India was the fastest growing source market for Maldives tourism in 2019, as arrivals recorded year-over-year growth of 83.5 per cent to reach 166,015 from 90,474 in 2018.
The Maldives reopened its borders on July 15.
With the border reopening, 30-day free on-arrival visa is issued to all tourists with a confirmed booking for a stay at any registered tourist facility in the country.
There is no mandatory quarantine or testing on arrival, but tourists have to complete an online health declaration form and provide a negative PCR test result taken at least 72 hours prior to their departure.
Visitors with symptoms of the Covid-19 respiratory disease caused by the novel coronavirus or those travelling with someone who has similar symptoms are also tested at their own expense.
The coronavirus outbreak has hit the Maldivian economy hard, as travel restrictions and other preventive measures affect the country’s lucrative tourism industry, which contributes the bulk of the island nation’s state revenue and foreign reserves.
Before the pandemic, the government had been bullish about tourism prospects, targeting two million, high-spending holidaymakers this year after last year’s record 1.7 million.
However, only 382,760 tourists visited the Maldives before the country closed its borders on March 27. It was a 40.8 per cent decline over the 646,092 that visited the Maldives from January to March last year.
Meanwhile, the government’s best case scenario now puts total tourist arrivals for 2020 just above 800,000.
Tourism has been the bedrock of the Maldives’ economic success. The $5 billion-dollar economy grew by 6.7 per cent in 2018 with tourism generating 60 per cent of foreign income.
However, the government is at present projecting a possible 13 per cent economic contraction this year — an estimated $778 million hit.
On March 8, Maldives reported its first cases of the novel coronavirus, as two hotel employees tested positive for Covid-19 at a luxury resort in the archipelago.
Eighteen more cases — all foreigners working or staying resorts and liveaboard vessels except five Maldivians who had returned from abroad — were later identified.
A six-case cluster of locals, detected in capital Male on April 15, confirmed community transmission of the coronavirus.
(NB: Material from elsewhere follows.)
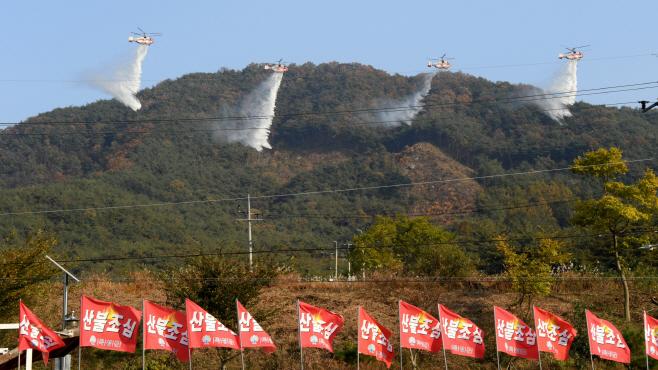 산림청 산불진화헬기가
Several more clusters have since been identified, bringing the total number of confirmed case in the Maldives to 8,834.
Thirty-one deaths have been reported, while 6,288 have made full recoveries.
The Maldives announced a state of public health emergency on March 12, the first such declaration under a recent public health protection law.
The public health emergency declaration allowed the government to introduce a series of unprecedented restrictive and social distancing measures, including stay-at-home orders in capital Male and its suburbs, a ban on inter-island transport and public gatherings across the country, and a nationwide closing of government offices, schools, colleges and universities.
Non-essential services and public places in the capital such as gyms, cinemas and parks were also shut.
Restaurants and cafes in the capital were asked to stop dine-in service and switch to takeaway and delivery.
A nationwide shutdown of all guesthouses, city hotels and spa facilities located on inhabited islands was also ordered.
The restrictions are now being eased in phases, with the third phase measures now active.